Les bombardements, attaques et contre-attaques dureront jusqu'au 14 avril. Sur les 2869 hommes du Régiment présents fin février, ces dix jours de combat feront près de 600 victimes (un quart des effectifs !) : 88 morts, 457 blessés et 54 disparus.
Finalement, le Régiment est reconstitué à Mécrin et rentre à Commercy et Vignot le 15 avril à 6h30.

Disparu, Claude n'aura pas pu être enterré dans le cimetière de Mécrin avec ses camarades.

Cimetière de Mécrin

Cimetière de Mécrin où reposent les soldats du 56è morts au Bois d'Ailly.
(source : Mémoire des hommes, Journaux des marches et opérations du 56è régiment d'infanterie, cotes 26 N 645/4)

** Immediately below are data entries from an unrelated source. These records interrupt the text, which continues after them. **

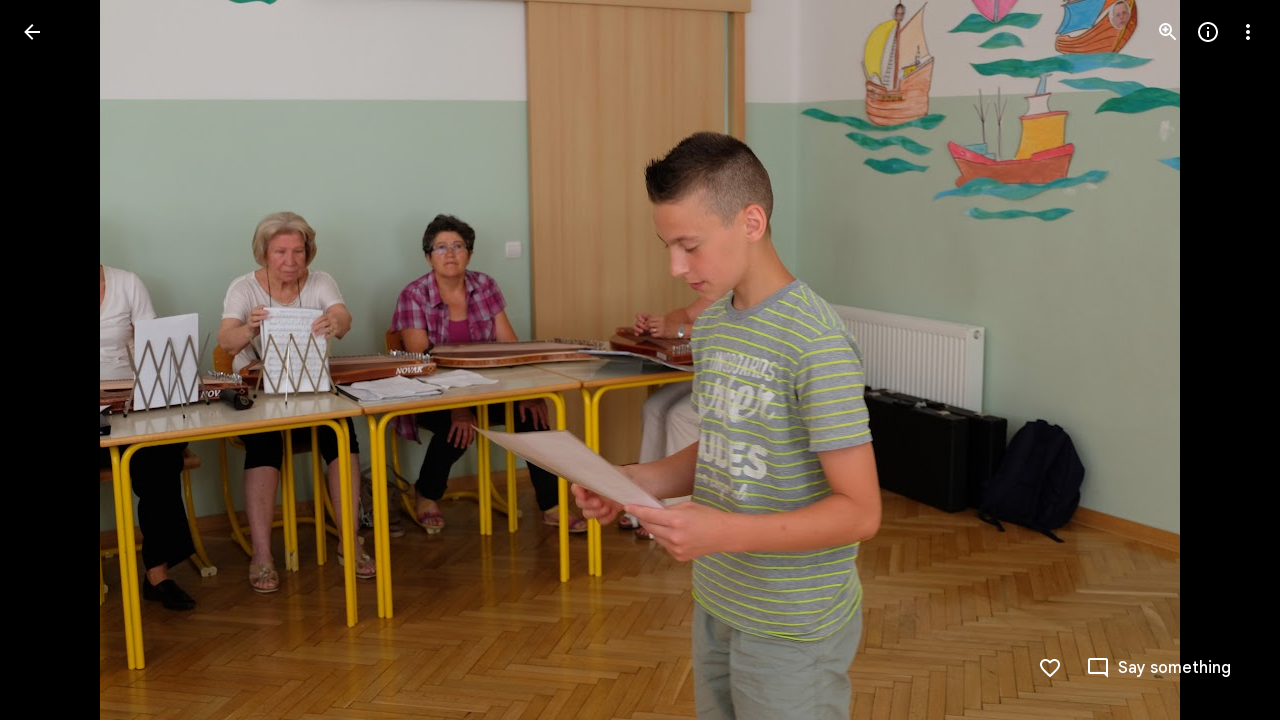

--- FILE ---
content_type: text/javascript; charset=UTF-8
request_url: https://photos.google.com/_/scs/social-static/_/js/k=boq.PhotosUi.en_US.Dja9yIKQ7Cg.2019.O/ck=boq.PhotosUi.QbeEIFtSeQY.L.B1.O/am=AAAAiDWAGZjNLf5zAQBBxvcdF9A_nhbCBpoMLxi-2Qg/d=1/exm=A7fCU,Ahp3ie,B7iQrb,BTP52d,BVgquf,DgRu0d,E2VjNc,EAvPLb,EFQ78c,IXJ14b,IZT63,Ihy5De,IoAGb,JNoxi,KUM7Z,Kl6Zic,L1AAkb,LEikZe,Lcfkne,LuJzrb,LvGhrf,MI6k7c,MpJwZc,NwH0H,O1Gjze,O6y8ed,OTA3Ae,PIVayb,PrPYRd,QIhFr,RMhBfe,RqjULd,RyvaUb,SdcwHb,SpsfSb,UBtLbd,UUJqVe,Uas9Hd,Ulmmrd,V3dDOb,WO9ee,Wp0seb,XGBxGe,XVMNvd,XqvODd,YYmHzb,Z15FGf,ZDZcre,Zjf9Mc,ZwDk9d,_b,_tp,aW3pY,ag510,byfTOb,ctK1vf,e5qFLc,ebZ3mb,fBsFbd,gI0Uxb,gJzDyc,gychg,hKSk3e,hc6Ubd,hdW3jf,iH3IVc,ig9vTc,j85GYd,kjKdXe,l5KCsc,lXKNFb,lYp0Je,lazG7b,lfpdyf,lsjVmc,lwddkf,m9oV,mI3LFb,mSX26d,mdR7q,mzzZzc,n73qwf,nbAYS,o3R5Zb,opk1D,p0FwGc,p3hmRc,p9Imqf,pNBFbe,pjICDe,pw70Gc,qTnoBf,rCcCxc,rgKQFc,suMGRe,w9hDv,ws9Tlc,xKVq6d,xQtZb,xRgLuc,xUdipf,zbML3c,zeQjRb,zr1jrb/excm=_b,_tp,sharedphoto/ed=1/br=1/wt=2/ujg=1/rs=AGLTcCM_UTe9v0VqFfgRp9xUyhyxSs4n1A/ee=EVNhjf:pw70Gc;EmZ2Bf:zr1jrb;F2qVr:YClzRc;JsbNhc:Xd8iUd;K5nYTd:ZDZcre;LBgRLc:SdcwHb;Me32dd:MEeYgc;MvK0qf:ACRZh;NJ1rfe:qTnoBf;NPKaK:SdcwHb;NSEoX:lazG7b;O8Cmgf:XOYapd;Pjplud:EEDORb;QGR0gd:Mlhmy;SNUn3:ZwDk9d;ScI3Yc:e7Hzgb;Uvc8o:VDovNc;YIZmRd:A1yn5d;Zk62nb:E1UXVb;a56pNe:JEfCwb;cEt90b:ws9Tlc;dIoSBb:SpsfSb;dowIGb:ebZ3mb;eBAeSb:zbML3c;gty1Xc:suMGRe;iFQyKf:QIhFr;lOO0Vd:OTA3Ae;oGtAuc:sOXFj;pXdRYb:p0FwGc;qQEoOc:KUM7Z;qafBPd:yDVVkb;qddgKe:xQtZb;wR5FRb:rgKQFc;xqZiqf:wmnU7d;yxTchf:KUM7Z;zxnPse:GkRiKb/dti=1/m=P6sQOc?wli=PhotosUi.cr9tneqwR6w.createPhotosEditorPrimaryModuleNoSimd.O%3A%3BPhotosUi.6Pi6Q_k4lY0.createPhotosEditorPrimaryModuleSimd.O%3A%3BPhotosUi.aN6Xx3Oqf40.skottieWasm.O%3A%3BPhotosUi.nH6tO0c7jlM.twixWasm.O%3A%3B
body_size: -192
content:
"use strict";this.default_PhotosUi=this.default_PhotosUi||{};(function(_){var window=this;
try{
_.n("P6sQOc");
var YHb=function(a){const b={};_.Ea(a.oa(),e=>{b[e]=!0});const c=a.ma(),d=a.na();return new XHb(a.ka(),_.Up(c.getSeconds())*1E3,a.ha(),_.Up(d.getSeconds())*1E3,b)},ZHb=function(a){return Math.random()*Math.min(a.oa*Math.pow(a.na,a.ha),a.ua)},XHb=class{constructor(a,b,c,d,e){this.ma=a;this.oa=b;this.na=c;this.ua=d;this.Da=e;this.ha=0;this.ka=ZHb(this)}aD(a){return this.ha>=this.ma?!1:a!=null?!!this.Da[a]:!0}};var $Hb=function(a,b,c,d){return c.then(e=>e,e=>{if(e instanceof _.ff){if(!e.status||!d.aD(e.status.Dh()))throw e;}else if("function"==typeof _.pq&&e instanceof _.pq&&e.ha!==103&&e.ha!==7)throw e;return _.bf(d.ka).then(()=>{if(!d.aD())throw Error("Ud`"+d.ma);++d.ha;d.ka=ZHb(d);b=_.ik(b,_.Xpa,d.ha);return $Hb(a,b,a.fetch(b),d)})})};
_.Pq(class{constructor(){this.ka=_.ke(_.VHb);this.ma=_.ke(_.WHb);const a=_.ke(_.UHb);this.fetch=a.fetch.bind(a)}ha(a,b){if(this.ma.getType(a.Af())!==1)return _.zk(a);var c=this.ka.Zga;return(c=c?YHb(c):null)&&c.aD()?_.mGa(a,$Hb(this,a,b,c)):_.zk(a)}},_.Pdb);
_.r();
}catch(e){_._DumpException(e)}
}).call(this,this.default_PhotosUi);
// Google Inc.
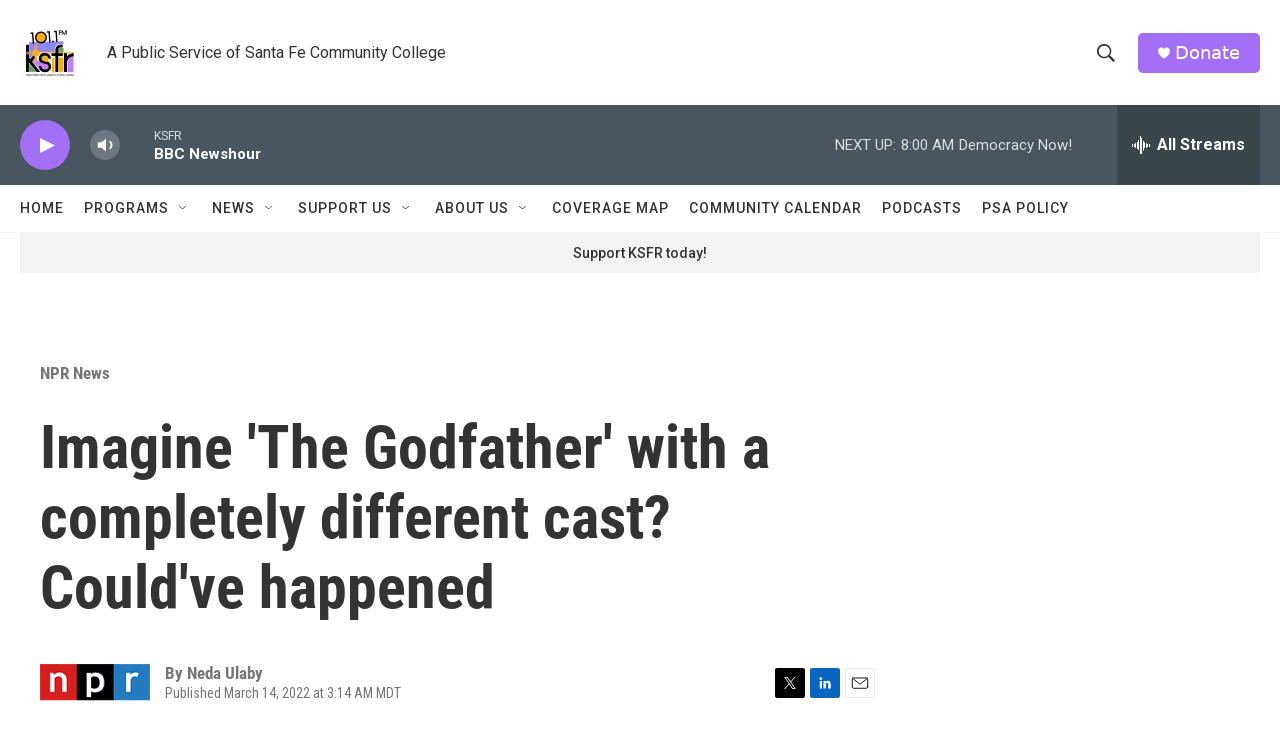

--- FILE ---
content_type: text/html; charset=utf-8
request_url: https://www.google.com/recaptcha/api2/aframe
body_size: 267
content:
<!DOCTYPE HTML><html><head><meta http-equiv="content-type" content="text/html; charset=UTF-8"></head><body><script nonce="ZonA4bdQphxQ2WG5DsnMUg">/** Anti-fraud and anti-abuse applications only. See google.com/recaptcha */ try{var clients={'sodar':'https://pagead2.googlesyndication.com/pagead/sodar?'};window.addEventListener("message",function(a){try{if(a.source===window.parent){var b=JSON.parse(a.data);var c=clients[b['id']];if(c){var d=document.createElement('img');d.src=c+b['params']+'&rc='+(localStorage.getItem("rc::a")?sessionStorage.getItem("rc::b"):"");window.document.body.appendChild(d);sessionStorage.setItem("rc::e",parseInt(sessionStorage.getItem("rc::e")||0)+1);localStorage.setItem("rc::h",'1769090664507');}}}catch(b){}});window.parent.postMessage("_grecaptcha_ready", "*");}catch(b){}</script></body></html>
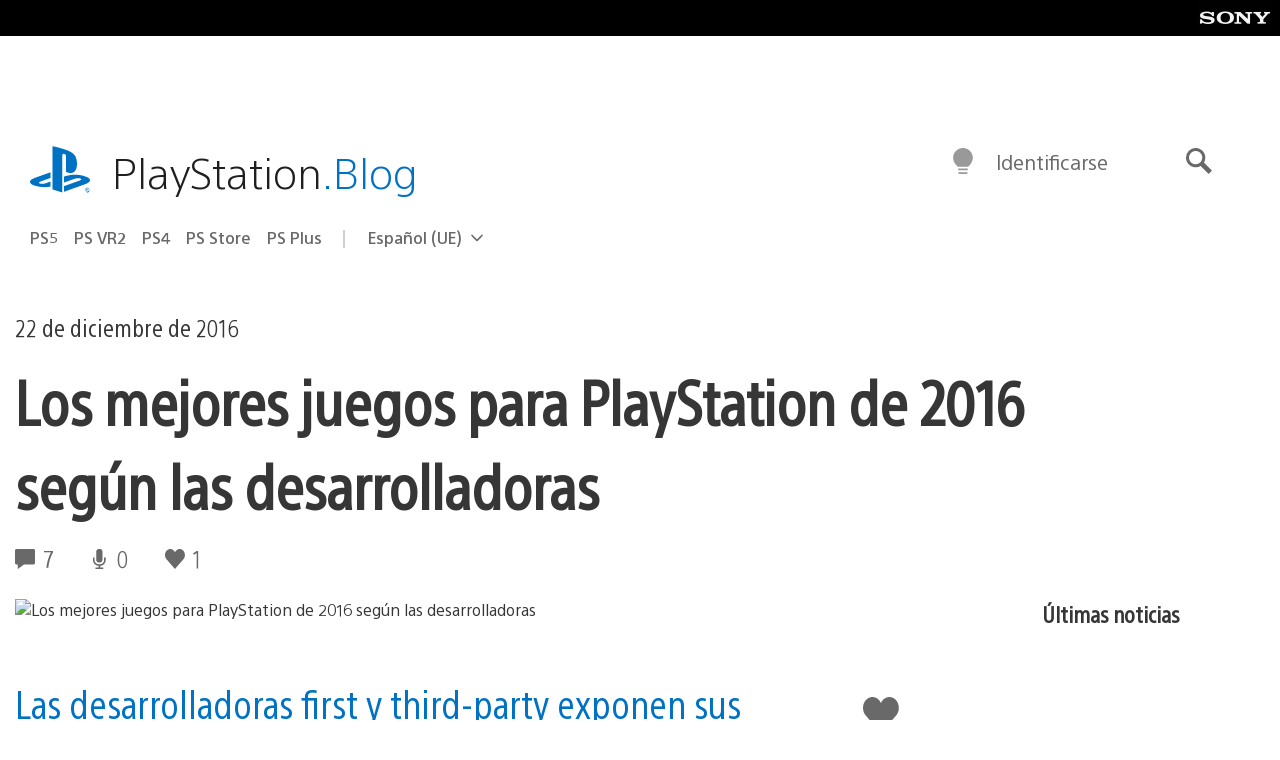

--- FILE ---
content_type: application/x-javascript;charset=utf-8
request_url: https://smetrics.aem.playstation.com/id?d_visid_ver=5.5.0&d_fieldgroup=A&mcorgid=BD260C0F53C9733E0A490D45%40AdobeOrg&mid=07770078324007362782404119511553484336&ts=1769036007772
body_size: -41
content:
{"mid":"07770078324007362782404119511553484336"}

L'officialisation du décès

Plus d'un an après la disparition de Claude, un secours de 150 Francs (environ 375 € actuels[2]) est accordé à la mère de Claude, le 9 août 1916.
Il faudra attendre six ans avant que son décès ne soit officialisé : le jugement déclaratif statuant son décès est rendu le 14 janvier 1921, et l'acte transcrit dans les registres d'état civil de la commune de Pommiers le 10 février. Cinq mois plus tard, son testament est mis au jour (mais par qui et où avait-il été conservé ?).
En 1921 et 1926, Marguerite habitait alors seule à Pommiers, dans le même lieu et probablement la même habitation que précédemment.
A-t-elle pu effectivement hériter des biens de son fils comme il le voulait ? Quels étaient-ils d’ailleurs ?
Le dénouement dans un prochain article !


[1] Grenade à manche
[2] Source : Convertisseur franc-euro sur le site de l'INSEE.